Understanding the evolution and changes of global climate is of utmost importance in the 21st century. The complexity of simulating the climate is reflected in the structure of the scientific codes in this research field. Scientists from The Cyprus Institute examined an alternative approach to heterogeneous computing in the many-core era for such Earth system models by porting the EMAC Earth System Model application to the DEEP platform.
The challenge
EMAC is composed of two extremely different code parts. It couples a global circulation model (ECHAM) with local physical (MESSy) and chemical (MECCA) models to study climate change and air quality scenarios. Whereas the first one has high communication demands, the latter ones have high computational demands. For running the code on traditional homogenous parallel supercomputers this heterogeneity of the code poses a major challenge as it results in significant load imbalance which again hinders the scalability of the application.
The solution
To alleviate this code imbalance and improve scalability, the DEEP Cluster-Booster approach offers a suitable solution: The computationally demanding code parts of the MESSy and MECCA models are offloaded to the Booster, while the communication demanding ECHAM model stays on the Cluster. In order to make the code division work, the OmpSs programming model was used for:
- Intranode taskification The chemistry mechanism of the code (MECCA) was taskified using OmpSs directives. OmpSs allows the user to specify inputs and outputs for blocks of code or functions, giving enough information to the Nanos++ run-time which enables it to detect which tasks are ready to be executed concurrently, and therefore the programmer does not have to explicitly manage the parallelization. This helps to massively parallelize the chemistry calculations. Plus, the load imbalance is automatically alleviated by dynamic load balancing via OmpSs.
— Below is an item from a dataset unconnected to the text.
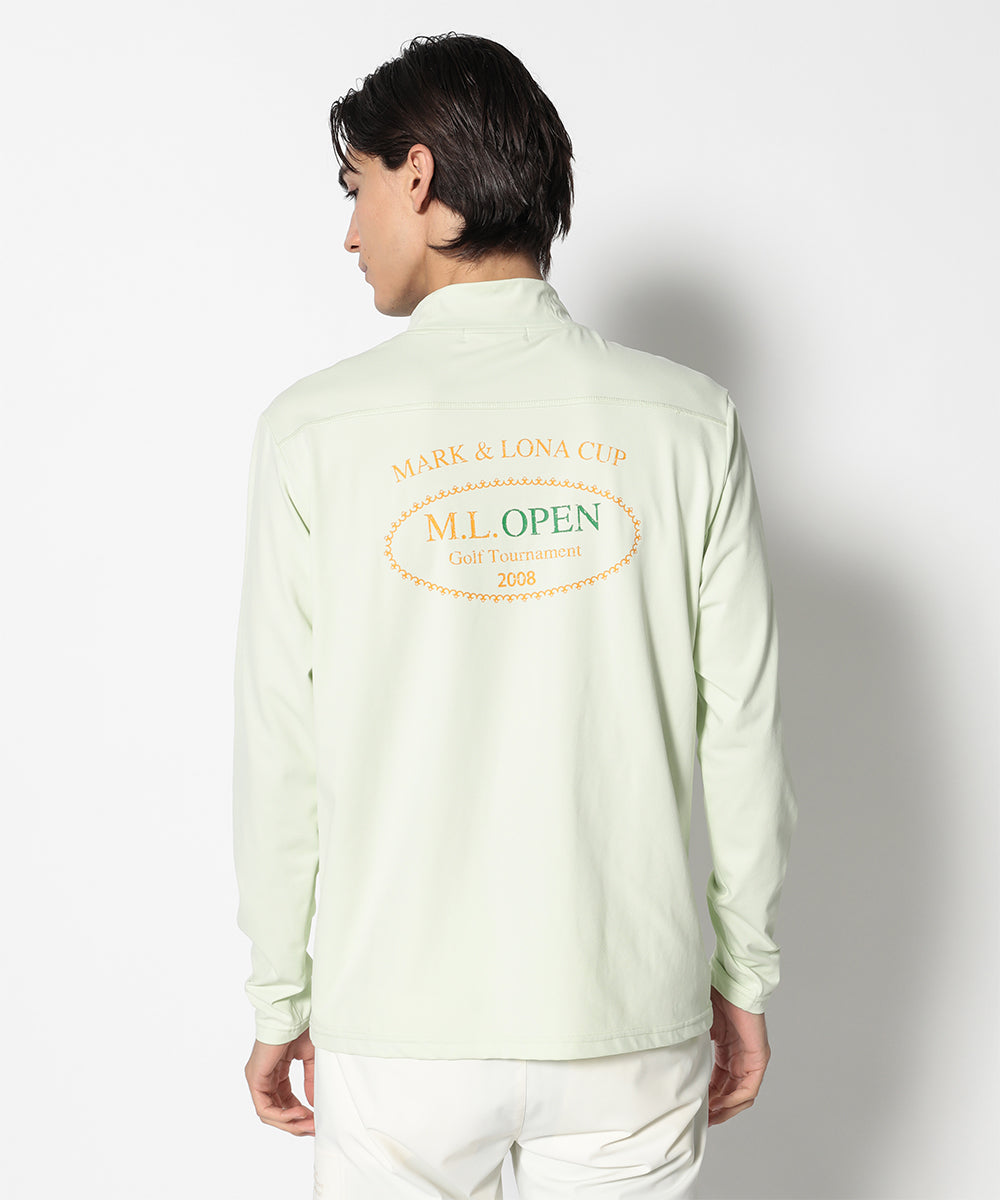 モデル:身長187cm,チェスト93cm,ウエスト78cm,ヒップ93cm,着用サイズL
- Internode taskification OmpSs provides 2 important features: it allows offloading to remote nodes - not just locally available coprocessors/accelerators - which is a key functionality to effectively use the Booster. Plus, it allows the use of the Booster as a pool of coprocessors, so tasks can be offloaded to any Booster node with enough free cores. The latter enables one to eliminate the load imbalance caused by sunlight gradients in MECCA. The second source of imbalance by heterogeneous reactions is also automatically alleviated by the dynamical load balance using the massive parallelization in the Booster.
Outcome
The new version of EMAC, running ECHAM with MPI processes and MECCA with shared memory OmpSs tasks, outperforms the old EMAC using pure MPI, and continues to scale beyond the region where the original implementation scaling performance plateaus. It is important to note, that the use of the OmpSs API largely frees the programmer from implementing the offloading logic. Since EMAC is developed and used in a large community working on all aspects of the model, this can facilitate adoption of the concept in the MESSy community.
We expect that the changes we propose with this work will contribute to the eventual adoption of Cluster-Booster division and Many Integrated Core (MIC) accelerated architectures in presently available implementations of Earth system models. This way, we believe, the codes of the scientific community will be able to exploit the potential of fully Exascale-capable platforms.
The relevant paper is available in Geoscientific Model Development.
Citation: Christou, M., Christoudias, T., Morillo, J., Alvarez, D., and Merx, H.: Earth system modelling on system-level heterogeneous architectures: EMAC (version 2.42) on the Dynamical Exascale Entry Platform (DEEP), Geosci. Model Dev., 9, 3483-3491, doi:10.5194/gmd-9-3483-2016, 2016.